- [Task description]: Leaving out the pictures, transcribe all of the records faithfully.

- [Material for the task]:
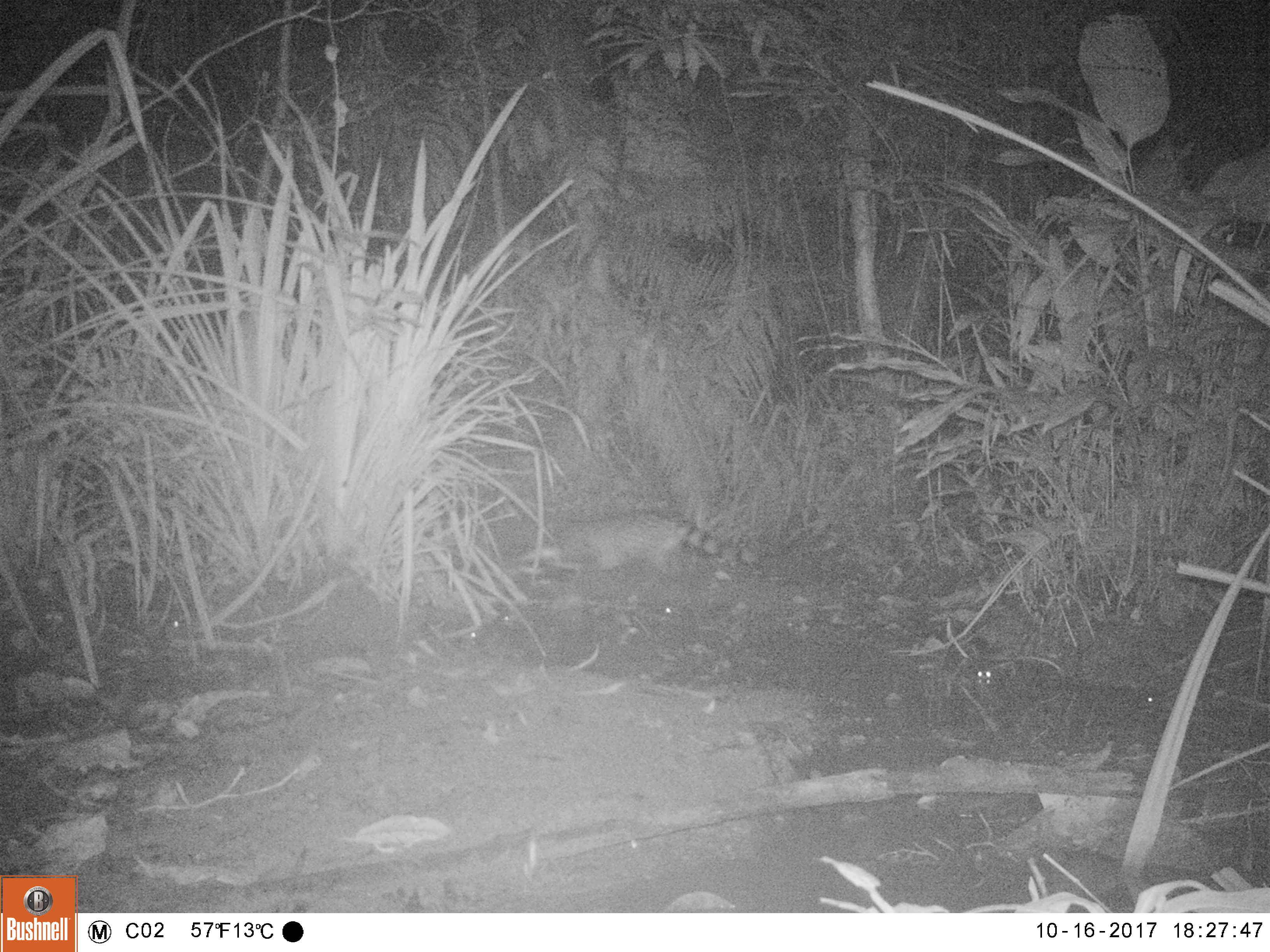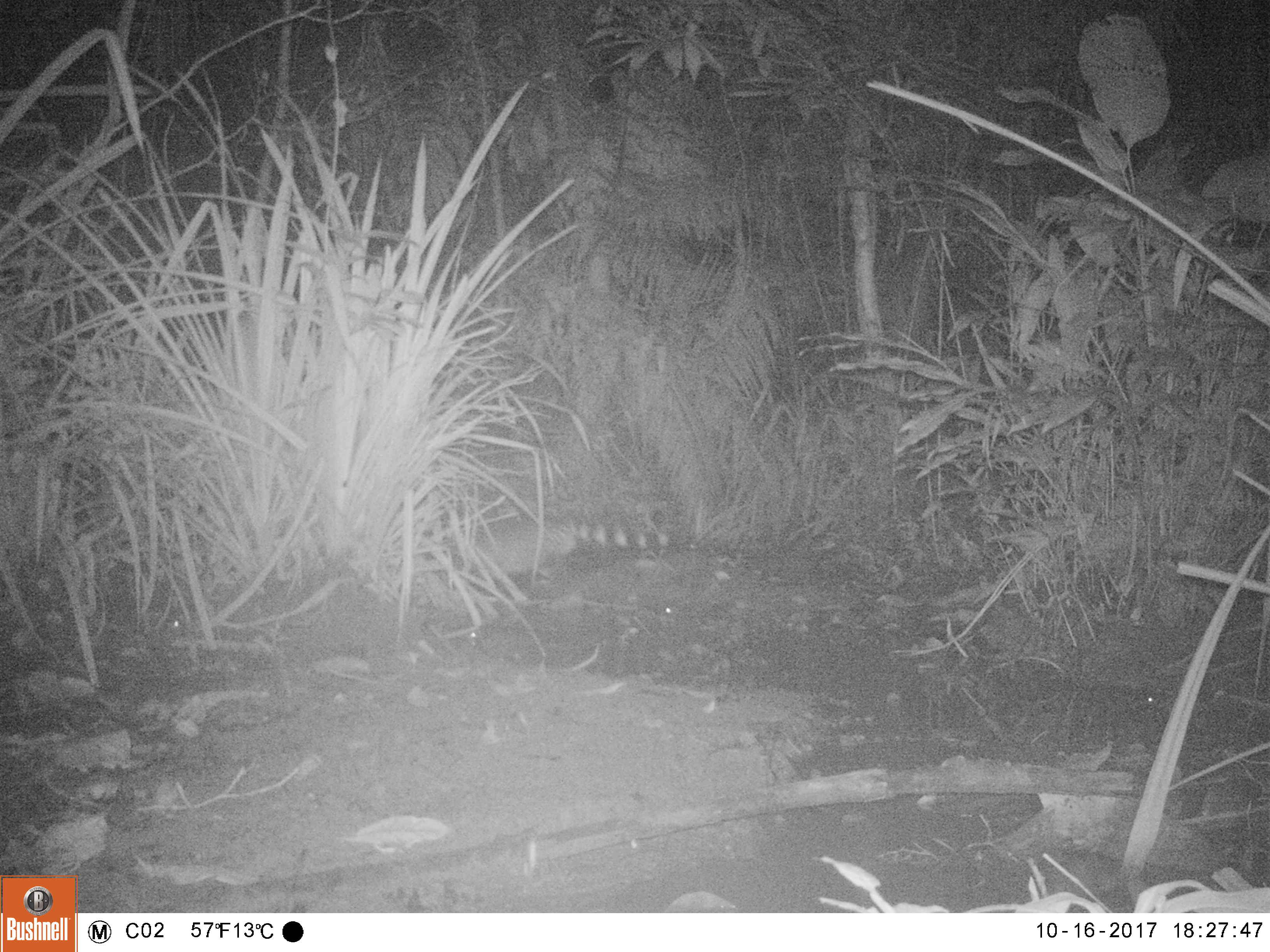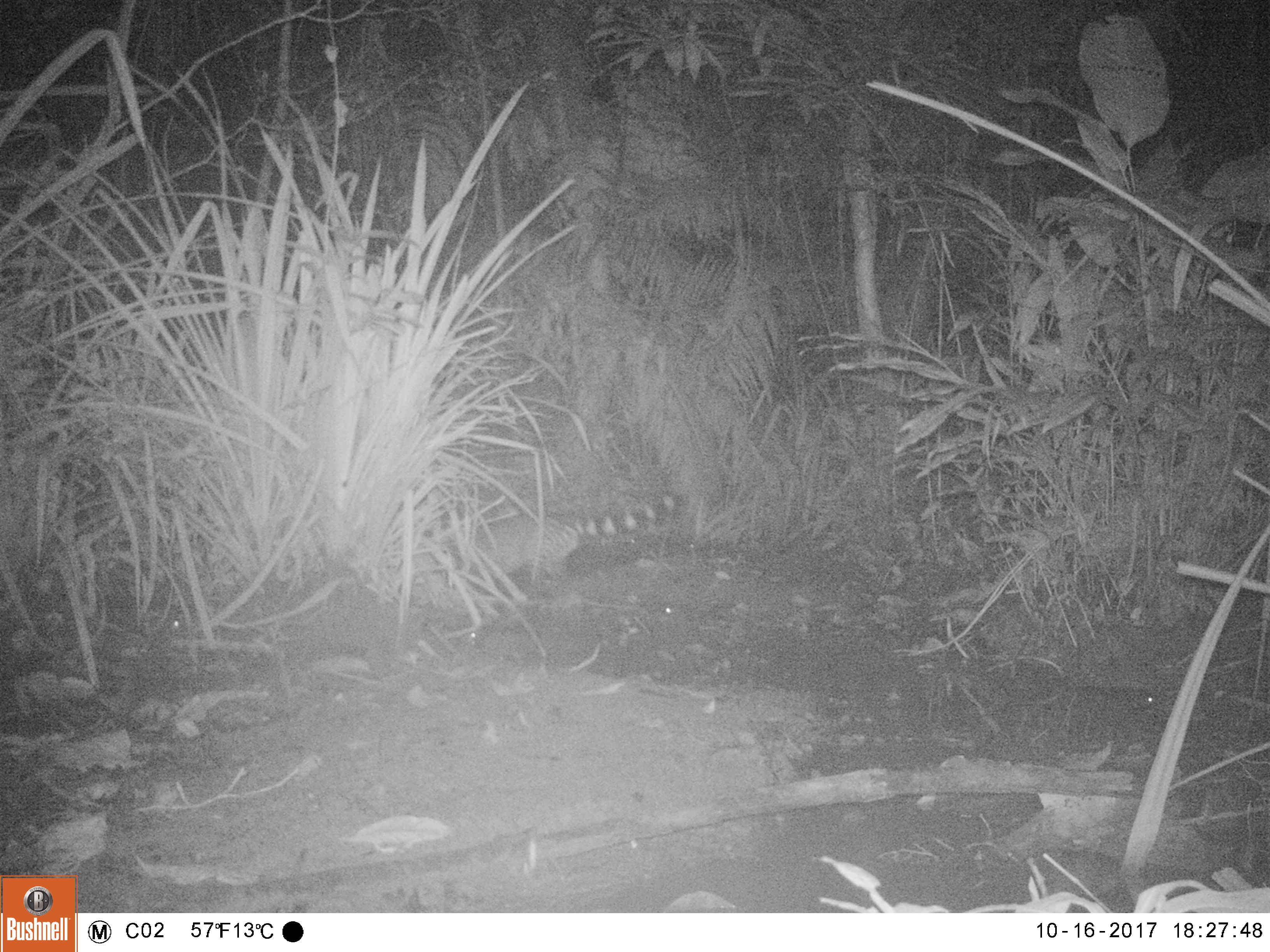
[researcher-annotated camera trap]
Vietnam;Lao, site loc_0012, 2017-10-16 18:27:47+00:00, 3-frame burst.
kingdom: Animalia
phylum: Chordata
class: Mammalia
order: Carnivora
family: Viverridae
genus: Viverra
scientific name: Viverra zibetha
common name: large indian civet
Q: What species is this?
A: Large indian civet (Viverra zibetha).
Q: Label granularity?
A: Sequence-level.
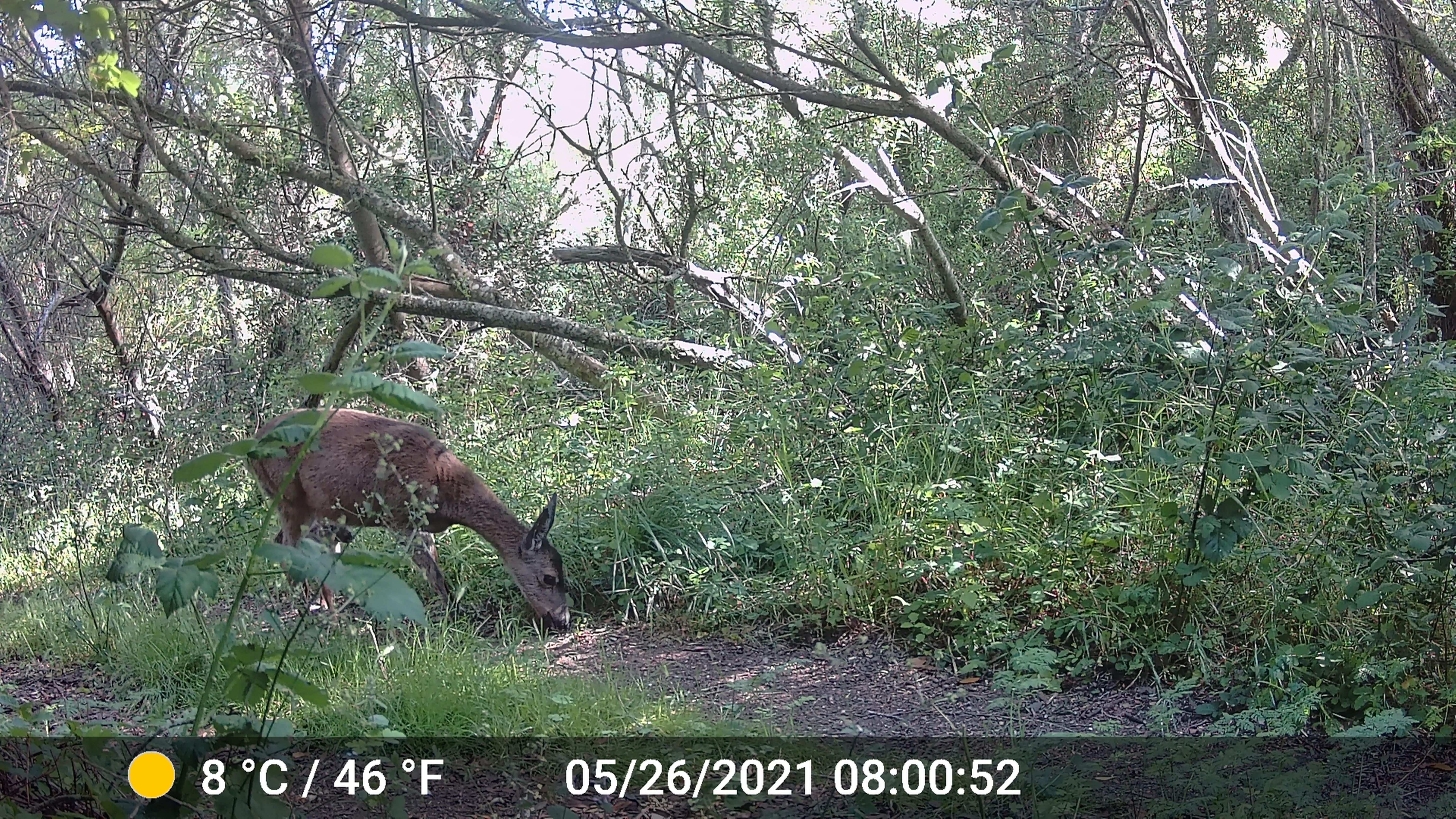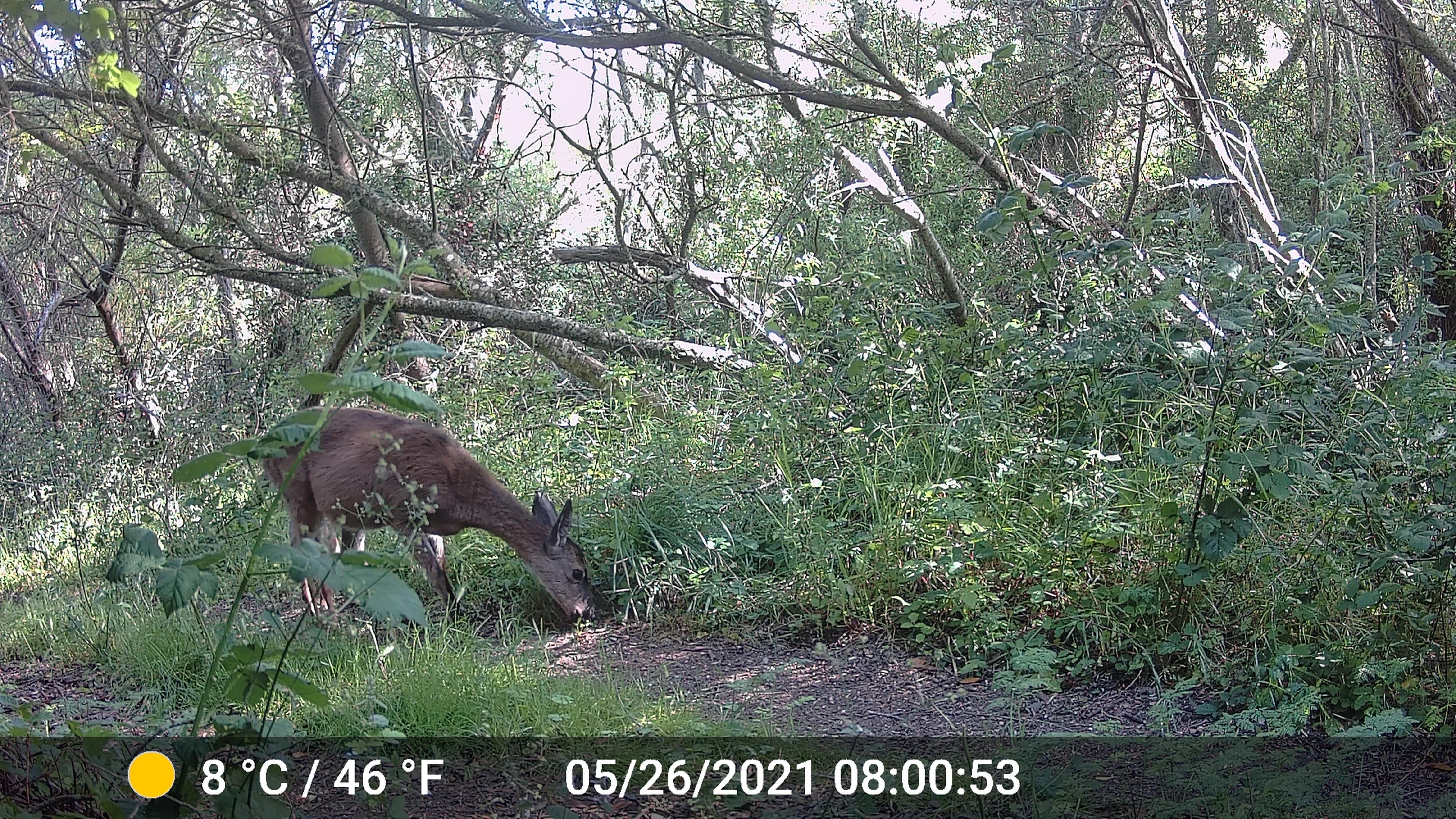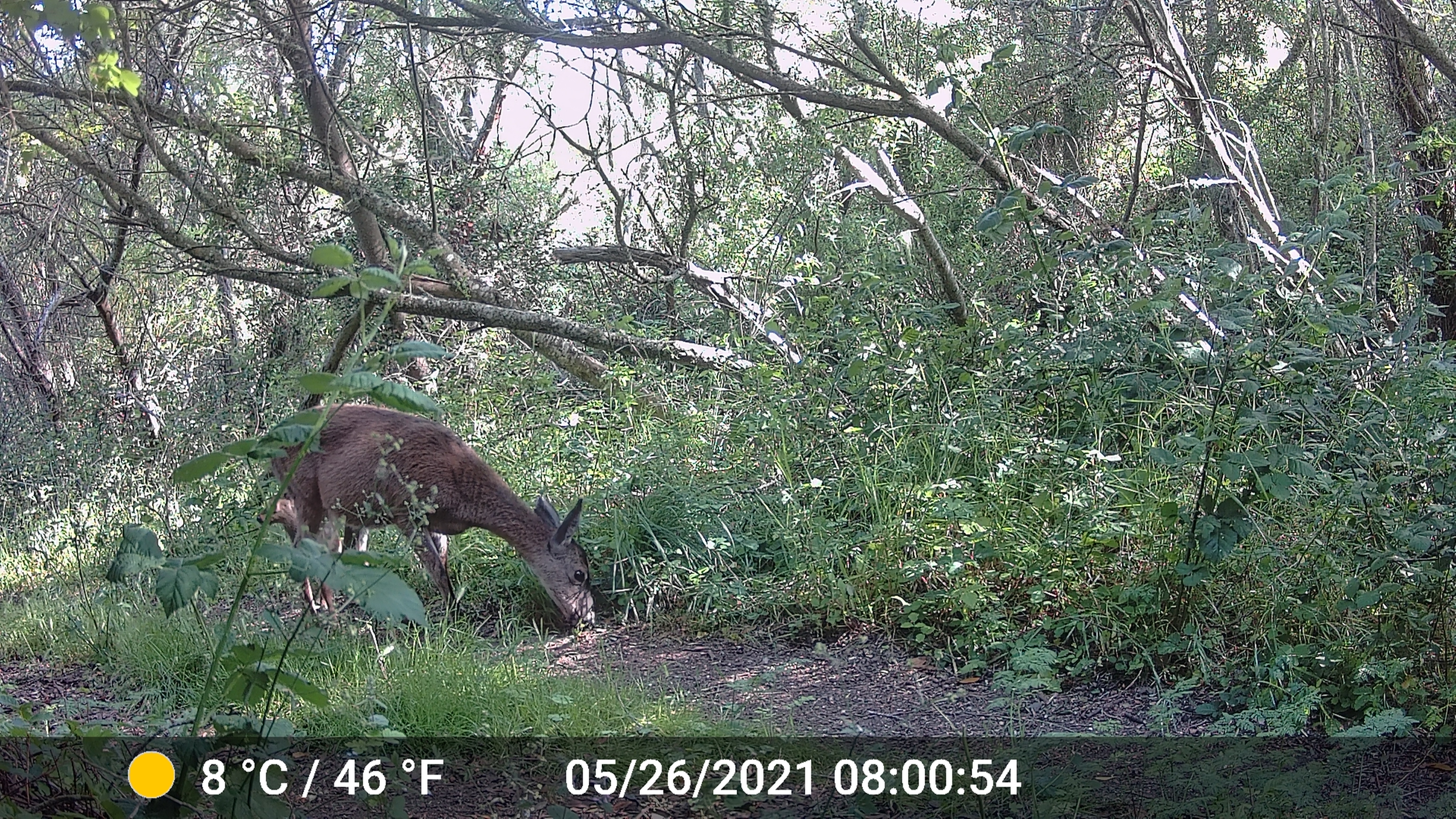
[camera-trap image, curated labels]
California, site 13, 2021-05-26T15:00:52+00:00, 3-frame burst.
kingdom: Animalia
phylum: Chordata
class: Mammalia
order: Artiodactyla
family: Cervidae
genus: Odocoileus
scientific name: Odocoileus hemionus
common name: mule deer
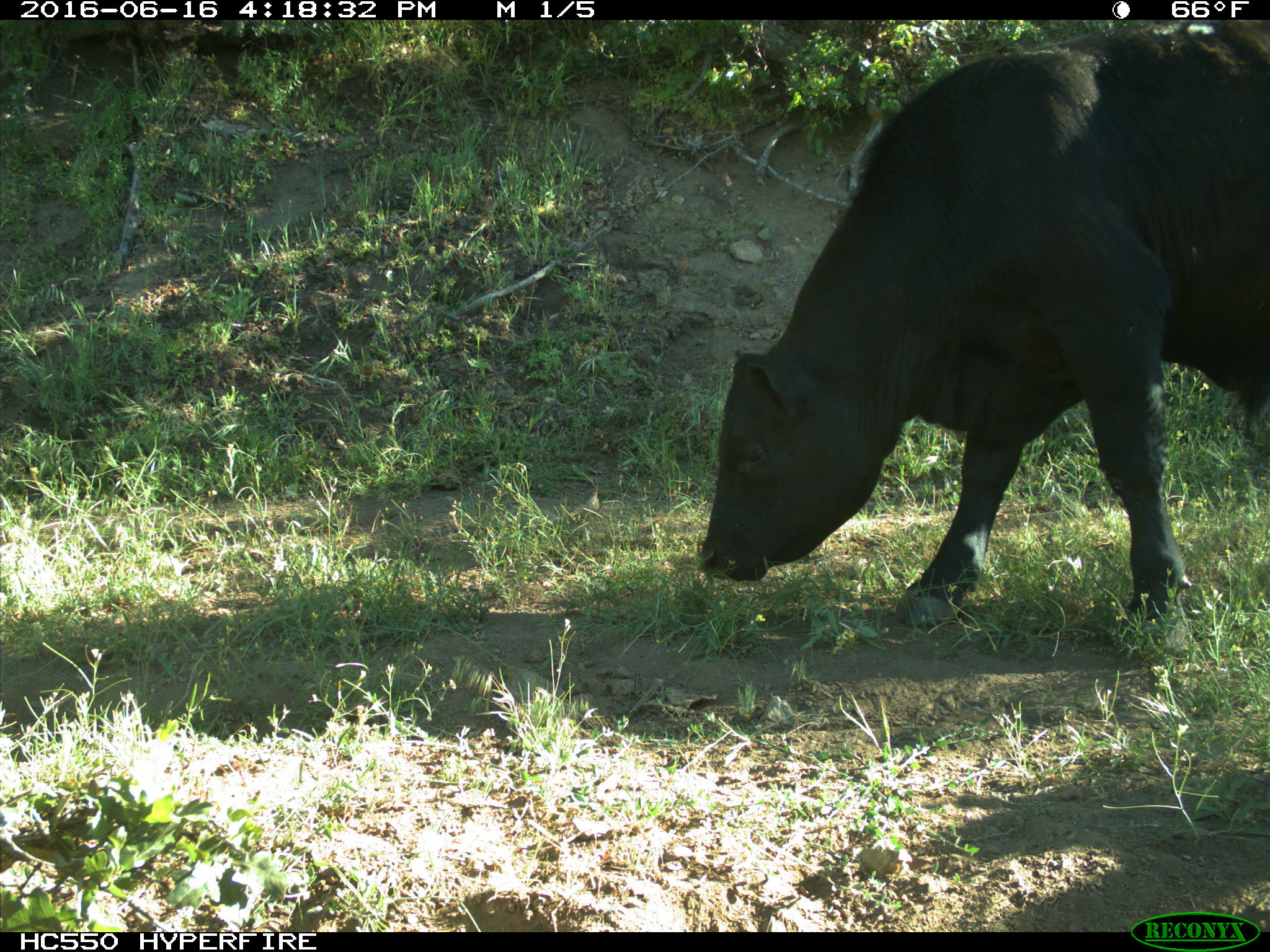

- [Output of the task]:
[researcher-annotated camera trap]
Vietnam;Lao, site loc_0012, 2017-10-16 18:27:47+00:00, 3-frame burst.
kingdom: Animalia
phylum: Chordata
class: Mammalia
order: Carnivora
family: Viverridae
genus: Viverra
scientific name: Viverra zibetha
common name: large indian civet
Q: What species is this?
A: Large indian civet (Viverra zibetha).
Q: Label granularity?
A: Sequence-level.
[camera-trap image, curated labels]
California, site 13, 2021-05-26T15:00:52+00:00, 3-frame burst.
kingdom: Animalia
phylum: Chordata
class: Mammalia
order: Artiodactyla
family: Cervidae
genus: Odocoileus
scientific name: Odocoileus hemionus
common name: mule deer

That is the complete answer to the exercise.